Kinetic analysis of correct nucleotide insertion by a Y-family DNA polymerase reveals conformational changes both prior to and following phosphodiester bond formation as detected by tryptophan fluorescence

Abstract

The Sulfolobus solfataricus Y-family DNA polymerase Dpo4 is a model for translesion replication and has been used in the analysis of individual steps involved in catalysis. The role of conformational changes has not been clear. Introduction of Trp residues into the Trp-devoid wild-type protein provided fluorescence probes of these events, particularly in the case of mutants T239W and N188W. With both mutants, a rapid increase in Trp fluorescence was observed only in the case of normal base pairing (G:C), was saturable with respect to dCTP concentration, and occurred in the absence of phosphodiester bond formation. A subsequent decrease in the Trp fluorescence occurred when phosphodiester bond formation was permitted, and these rates were independent of the dCTP concentration. This step is relatively slow and is attributed to a conformational relaxation step occurring after pyrophosphate release, which was measured and shown to be fast in a separate experiment. The measured rate of release of DNA from Dpo4 was rapid and is not rate-limiting.

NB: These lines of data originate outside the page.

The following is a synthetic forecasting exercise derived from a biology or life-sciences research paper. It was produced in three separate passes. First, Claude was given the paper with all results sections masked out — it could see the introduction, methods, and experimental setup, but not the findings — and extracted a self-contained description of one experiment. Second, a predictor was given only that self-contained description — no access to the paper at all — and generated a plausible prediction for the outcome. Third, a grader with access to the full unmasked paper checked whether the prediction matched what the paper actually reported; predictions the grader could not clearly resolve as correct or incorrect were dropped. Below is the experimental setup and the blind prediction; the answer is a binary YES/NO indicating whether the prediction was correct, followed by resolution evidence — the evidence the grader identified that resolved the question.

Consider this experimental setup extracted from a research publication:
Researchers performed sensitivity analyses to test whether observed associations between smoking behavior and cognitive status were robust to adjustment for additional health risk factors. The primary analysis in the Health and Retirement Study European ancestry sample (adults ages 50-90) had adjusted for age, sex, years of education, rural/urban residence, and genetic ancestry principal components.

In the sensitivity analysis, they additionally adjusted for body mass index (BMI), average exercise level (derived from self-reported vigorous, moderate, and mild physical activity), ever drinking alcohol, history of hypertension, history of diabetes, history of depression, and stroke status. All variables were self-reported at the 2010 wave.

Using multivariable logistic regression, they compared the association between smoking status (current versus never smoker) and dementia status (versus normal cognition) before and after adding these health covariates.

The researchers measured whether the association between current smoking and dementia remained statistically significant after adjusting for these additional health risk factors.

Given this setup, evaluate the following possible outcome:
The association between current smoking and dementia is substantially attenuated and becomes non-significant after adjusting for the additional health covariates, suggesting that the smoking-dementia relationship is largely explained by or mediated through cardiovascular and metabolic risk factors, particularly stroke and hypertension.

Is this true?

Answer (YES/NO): NO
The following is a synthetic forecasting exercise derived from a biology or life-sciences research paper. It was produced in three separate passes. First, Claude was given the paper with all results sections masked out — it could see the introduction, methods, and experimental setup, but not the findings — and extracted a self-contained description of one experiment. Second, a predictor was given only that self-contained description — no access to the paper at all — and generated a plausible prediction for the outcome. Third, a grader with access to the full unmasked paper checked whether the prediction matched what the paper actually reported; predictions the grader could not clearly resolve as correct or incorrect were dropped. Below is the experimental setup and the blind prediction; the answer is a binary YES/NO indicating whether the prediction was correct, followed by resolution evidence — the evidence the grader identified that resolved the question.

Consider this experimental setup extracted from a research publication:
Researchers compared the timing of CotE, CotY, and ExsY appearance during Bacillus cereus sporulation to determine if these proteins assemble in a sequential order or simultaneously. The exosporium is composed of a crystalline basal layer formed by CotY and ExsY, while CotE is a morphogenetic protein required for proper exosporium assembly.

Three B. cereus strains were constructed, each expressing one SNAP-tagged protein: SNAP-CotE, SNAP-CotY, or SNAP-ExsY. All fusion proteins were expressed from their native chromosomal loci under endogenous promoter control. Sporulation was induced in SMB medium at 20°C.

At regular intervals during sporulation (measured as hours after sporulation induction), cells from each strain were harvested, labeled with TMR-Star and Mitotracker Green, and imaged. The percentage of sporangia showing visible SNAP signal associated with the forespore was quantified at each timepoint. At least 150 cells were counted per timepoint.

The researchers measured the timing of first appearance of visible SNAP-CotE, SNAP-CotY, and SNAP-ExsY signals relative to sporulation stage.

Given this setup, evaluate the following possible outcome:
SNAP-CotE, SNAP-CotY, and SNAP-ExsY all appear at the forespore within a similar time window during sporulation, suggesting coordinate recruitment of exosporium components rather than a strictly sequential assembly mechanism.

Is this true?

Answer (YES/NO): YES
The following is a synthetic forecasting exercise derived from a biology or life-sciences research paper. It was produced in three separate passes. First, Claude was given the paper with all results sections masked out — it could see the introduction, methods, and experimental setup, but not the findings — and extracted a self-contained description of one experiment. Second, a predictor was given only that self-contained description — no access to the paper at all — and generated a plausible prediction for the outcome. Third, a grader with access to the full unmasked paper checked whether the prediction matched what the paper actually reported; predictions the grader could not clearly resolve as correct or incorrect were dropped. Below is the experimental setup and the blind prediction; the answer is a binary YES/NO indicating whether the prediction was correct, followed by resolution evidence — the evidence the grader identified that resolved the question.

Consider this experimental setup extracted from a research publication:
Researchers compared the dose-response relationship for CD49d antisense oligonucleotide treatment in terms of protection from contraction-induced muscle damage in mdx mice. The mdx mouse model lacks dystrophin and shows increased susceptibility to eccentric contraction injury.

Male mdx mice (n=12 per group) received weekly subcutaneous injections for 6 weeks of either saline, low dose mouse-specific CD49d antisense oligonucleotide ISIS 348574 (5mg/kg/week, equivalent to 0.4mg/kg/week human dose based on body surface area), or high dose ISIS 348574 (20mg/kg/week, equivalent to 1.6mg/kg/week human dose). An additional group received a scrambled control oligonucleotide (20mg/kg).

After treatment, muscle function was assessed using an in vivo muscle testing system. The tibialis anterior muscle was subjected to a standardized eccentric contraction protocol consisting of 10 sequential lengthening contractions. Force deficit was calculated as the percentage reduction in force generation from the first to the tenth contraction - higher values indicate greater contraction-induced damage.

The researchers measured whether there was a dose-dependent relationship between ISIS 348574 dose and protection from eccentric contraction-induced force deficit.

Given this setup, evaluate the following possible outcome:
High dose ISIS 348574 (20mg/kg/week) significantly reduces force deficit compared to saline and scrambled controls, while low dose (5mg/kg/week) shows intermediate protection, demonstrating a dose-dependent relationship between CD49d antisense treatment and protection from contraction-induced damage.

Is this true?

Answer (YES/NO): NO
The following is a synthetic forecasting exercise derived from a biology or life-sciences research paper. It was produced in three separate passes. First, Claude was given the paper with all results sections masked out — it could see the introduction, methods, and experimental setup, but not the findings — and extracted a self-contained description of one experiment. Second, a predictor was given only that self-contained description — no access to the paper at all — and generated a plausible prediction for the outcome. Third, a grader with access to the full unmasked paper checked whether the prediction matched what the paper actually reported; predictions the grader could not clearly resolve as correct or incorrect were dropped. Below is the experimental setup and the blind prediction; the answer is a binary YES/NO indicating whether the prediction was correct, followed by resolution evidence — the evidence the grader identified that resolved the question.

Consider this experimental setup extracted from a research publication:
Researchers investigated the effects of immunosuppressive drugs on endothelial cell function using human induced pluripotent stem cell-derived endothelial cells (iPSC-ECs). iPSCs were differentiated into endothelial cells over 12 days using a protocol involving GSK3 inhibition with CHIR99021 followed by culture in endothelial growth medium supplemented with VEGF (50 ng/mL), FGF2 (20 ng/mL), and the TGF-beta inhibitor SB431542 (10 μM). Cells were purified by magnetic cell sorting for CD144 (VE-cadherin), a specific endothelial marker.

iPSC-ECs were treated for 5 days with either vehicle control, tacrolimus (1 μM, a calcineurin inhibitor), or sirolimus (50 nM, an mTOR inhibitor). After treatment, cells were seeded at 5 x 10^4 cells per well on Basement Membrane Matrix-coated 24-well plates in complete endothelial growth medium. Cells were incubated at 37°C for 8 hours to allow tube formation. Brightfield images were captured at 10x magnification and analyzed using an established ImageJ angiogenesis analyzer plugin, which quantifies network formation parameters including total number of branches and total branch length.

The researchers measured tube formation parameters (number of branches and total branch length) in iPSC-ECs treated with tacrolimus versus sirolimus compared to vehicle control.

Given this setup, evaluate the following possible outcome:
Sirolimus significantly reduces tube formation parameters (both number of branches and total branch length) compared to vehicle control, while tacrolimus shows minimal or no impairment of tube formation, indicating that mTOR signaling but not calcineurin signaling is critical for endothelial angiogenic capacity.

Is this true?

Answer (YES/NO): YES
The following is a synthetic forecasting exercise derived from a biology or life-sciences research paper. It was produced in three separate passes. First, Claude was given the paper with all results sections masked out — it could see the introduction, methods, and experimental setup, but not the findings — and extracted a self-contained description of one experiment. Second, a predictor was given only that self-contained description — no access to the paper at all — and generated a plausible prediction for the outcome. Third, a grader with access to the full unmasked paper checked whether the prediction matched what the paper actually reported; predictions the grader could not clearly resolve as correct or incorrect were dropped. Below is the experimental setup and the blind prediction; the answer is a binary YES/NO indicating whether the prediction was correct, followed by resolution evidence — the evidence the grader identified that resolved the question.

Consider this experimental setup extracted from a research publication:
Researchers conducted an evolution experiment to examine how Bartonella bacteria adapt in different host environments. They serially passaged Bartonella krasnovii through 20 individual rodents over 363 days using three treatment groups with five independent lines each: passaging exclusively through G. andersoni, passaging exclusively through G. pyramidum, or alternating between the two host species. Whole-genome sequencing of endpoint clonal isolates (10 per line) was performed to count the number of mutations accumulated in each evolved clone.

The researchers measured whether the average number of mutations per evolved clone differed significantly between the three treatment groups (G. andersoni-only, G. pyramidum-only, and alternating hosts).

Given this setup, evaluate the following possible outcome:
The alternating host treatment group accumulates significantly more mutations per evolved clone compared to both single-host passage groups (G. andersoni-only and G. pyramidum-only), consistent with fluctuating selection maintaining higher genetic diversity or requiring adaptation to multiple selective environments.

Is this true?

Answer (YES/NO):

Overall, the measurements provide a kinetic scheme for Dpo4 different than generally accepted for replicative polymerases or proposed for Dpo4 and other Y-family polymerases: the initial enzyme.DNA.dNTP complex undergoes a rapid (18 s(-1)), reversible (21 s(-1)) conformational change, followed by relatively rapid phosphodiester bond formation (11 s(-1)) and then fast release of pyrophosphate, followed by a rate-limiting relaxation of the active conformation (2 s(-1)) and then rapid DNA release, yielding an overall steady-state kcat of <1 s(-1).

FIGURE 1.

Model of Trp residues mutated within a Dpo4 ternary structures. Adapted from PDB code 2ASD (14). A, Trp modeled into Dpo4 at residue 188; color scheme: Trp (green), Dpo4 (gray), DNA (yellow), and the incoming dCTP (blue). B, Trp modeled into Dpo4 at residue 239 (same color scheme as in A).

FIGURE 2.

Steady-state fluorescence spectra of substrate binding to Dpo4-Trp mutants. A, spectra of 1 μm Dpo4 T239W before (black trace) and after (blue trace) addition of 1 μm DNA_G was added, respectively. B and C, same as in A but with Dpo4 N188W (B) and Dpo4 Y12W (C), respectively. D, free Trp control. Spectra were obtained after adding 500 μm of each dNTP separately to 1 μm free Trp: dATP (red), dTTP (green), dCTP (blue), dGTP (brown), and no dNTP (black). E, same as in part D, except 1 μm free Trp was replaced by a 1 μm Dpo4 T239W·DNA_G complex.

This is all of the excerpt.